破綻処理の包括的な政策パッケージを提示し、多くの国で法改正の必要も

金融調査部 主任研究員 金本 悠希

サマリー

◆2011年7月19日、金融安定理事会(FSB)が「システム上重要な金融機関の破綻処理~提言とスケジュール~」という市中協議文書を公表した。9月2日までコメントが募集され、最終的な報告書は11月3日・4日に行われるカンヌ・サミットに提出される予定である。

◆本市中協議文書は、システム上重要な金融機関の破綻処理についての施策に関して、(1)各国の破綻処理枠組みの強化、(2)各国間の国際的な協力の取決め、(3)金融機関と当局による金融機関の再建・破綻処理計画の策定、(4)破綻処理の阻害要因を取り除くための施策、を規定したものである。

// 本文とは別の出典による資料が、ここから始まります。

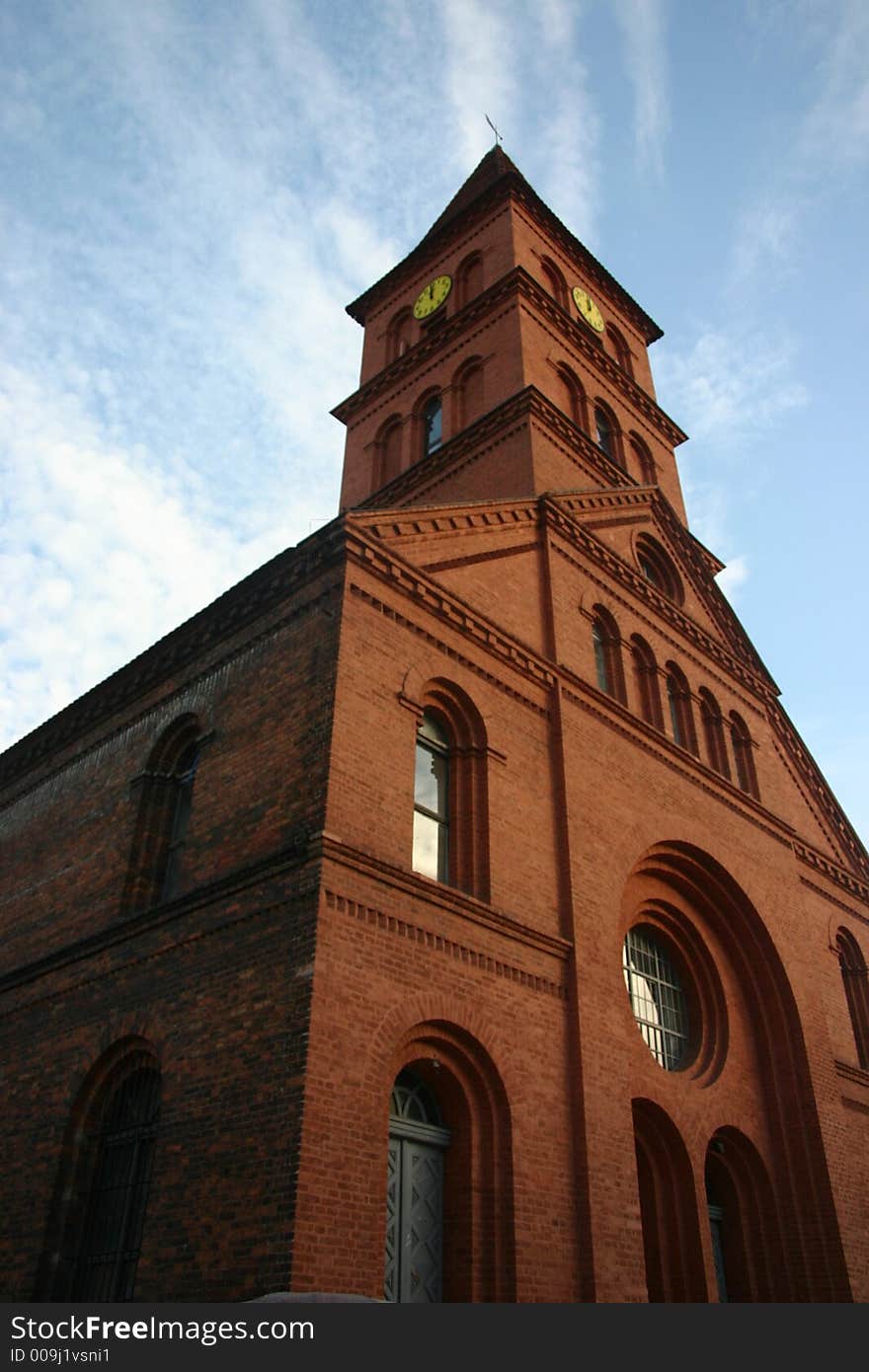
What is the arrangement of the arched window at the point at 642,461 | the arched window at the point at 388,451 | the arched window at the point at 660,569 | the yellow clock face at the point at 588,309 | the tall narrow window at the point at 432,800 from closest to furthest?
the tall narrow window at the point at 432,800 < the arched window at the point at 660,569 < the arched window at the point at 388,451 < the arched window at the point at 642,461 < the yellow clock face at the point at 588,309

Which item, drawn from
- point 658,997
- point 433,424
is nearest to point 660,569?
point 433,424

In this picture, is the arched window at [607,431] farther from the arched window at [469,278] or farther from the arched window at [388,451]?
the arched window at [388,451]

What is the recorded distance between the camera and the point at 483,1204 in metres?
9.51

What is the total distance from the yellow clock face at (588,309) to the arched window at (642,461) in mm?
3036

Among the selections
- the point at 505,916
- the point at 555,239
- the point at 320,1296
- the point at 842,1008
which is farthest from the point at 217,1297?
the point at 555,239

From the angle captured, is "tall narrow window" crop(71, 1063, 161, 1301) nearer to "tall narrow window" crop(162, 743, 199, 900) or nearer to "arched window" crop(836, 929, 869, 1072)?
"tall narrow window" crop(162, 743, 199, 900)

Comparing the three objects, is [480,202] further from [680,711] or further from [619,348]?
[680,711]

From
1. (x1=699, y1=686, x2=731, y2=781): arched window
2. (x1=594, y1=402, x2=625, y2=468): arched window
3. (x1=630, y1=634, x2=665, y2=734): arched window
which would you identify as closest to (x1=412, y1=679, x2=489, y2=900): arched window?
(x1=630, y1=634, x2=665, y2=734): arched window

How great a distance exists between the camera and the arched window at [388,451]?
21453 mm

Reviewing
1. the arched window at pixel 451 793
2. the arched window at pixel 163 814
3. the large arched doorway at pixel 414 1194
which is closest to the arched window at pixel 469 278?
the arched window at pixel 451 793

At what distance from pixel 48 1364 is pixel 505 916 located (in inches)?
226

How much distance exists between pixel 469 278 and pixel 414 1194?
1909cm

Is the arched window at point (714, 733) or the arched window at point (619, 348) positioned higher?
the arched window at point (619, 348)

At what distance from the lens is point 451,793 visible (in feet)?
38.1
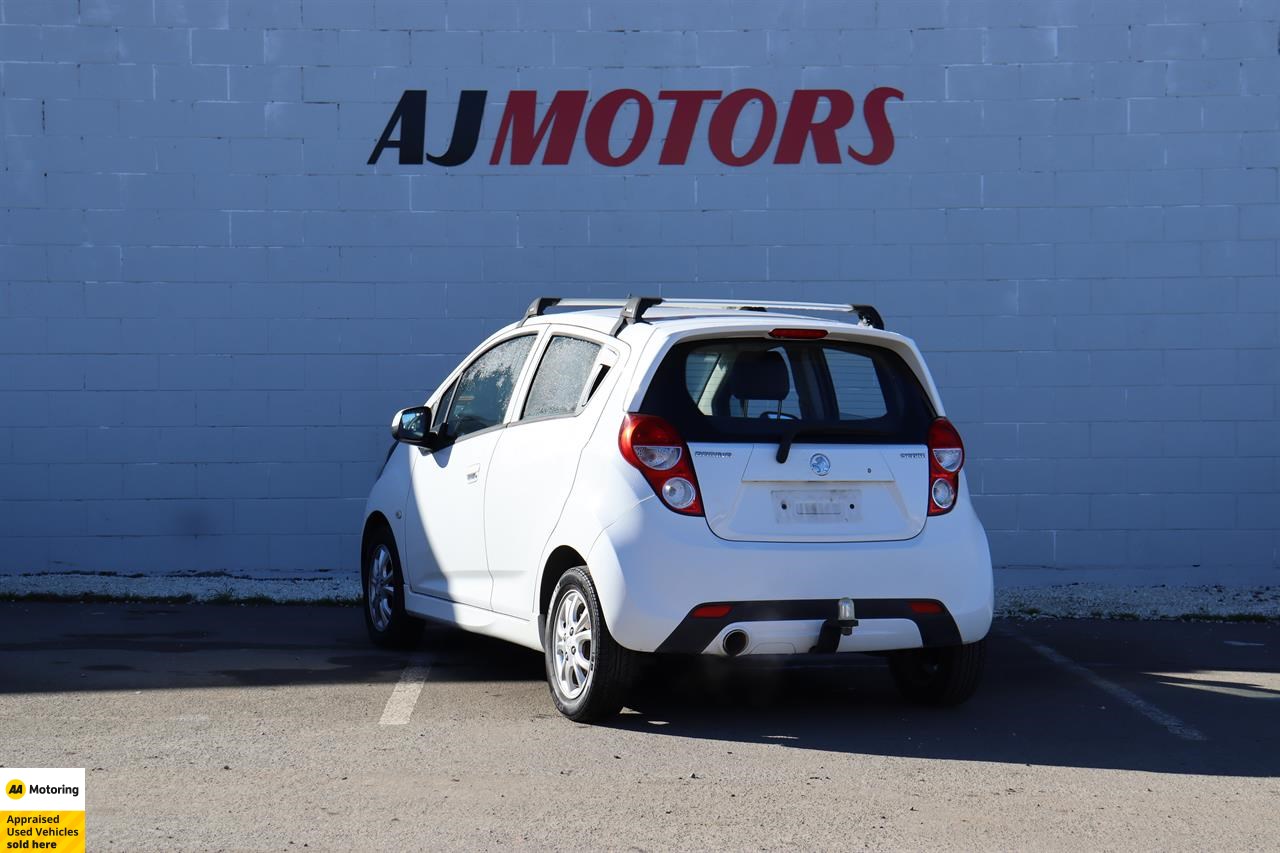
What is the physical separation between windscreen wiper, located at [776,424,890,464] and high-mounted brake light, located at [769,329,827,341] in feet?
1.34

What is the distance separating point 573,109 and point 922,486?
19.3ft

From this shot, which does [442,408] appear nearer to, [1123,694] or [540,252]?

◆具体的には、金融機関に対する特別な破綻処理制度が必要な理由、破綻処理の目的、手法、国際的な破綻処理のために各国間の調整を行う枠組み、ベイル・イン権限、金融機関が破綻処理可能かどうかの審査、再建・破綻処理計画の内容、金融機関の破綻処理を容易にするための施策、など、システム上重要な金融機関の破綻処理のための包括的な政策パッケージを提示している。さらに、これらの施策を実施するためには、多くの国では法律や規制を変更することが必要となる可能性についても指摘されている。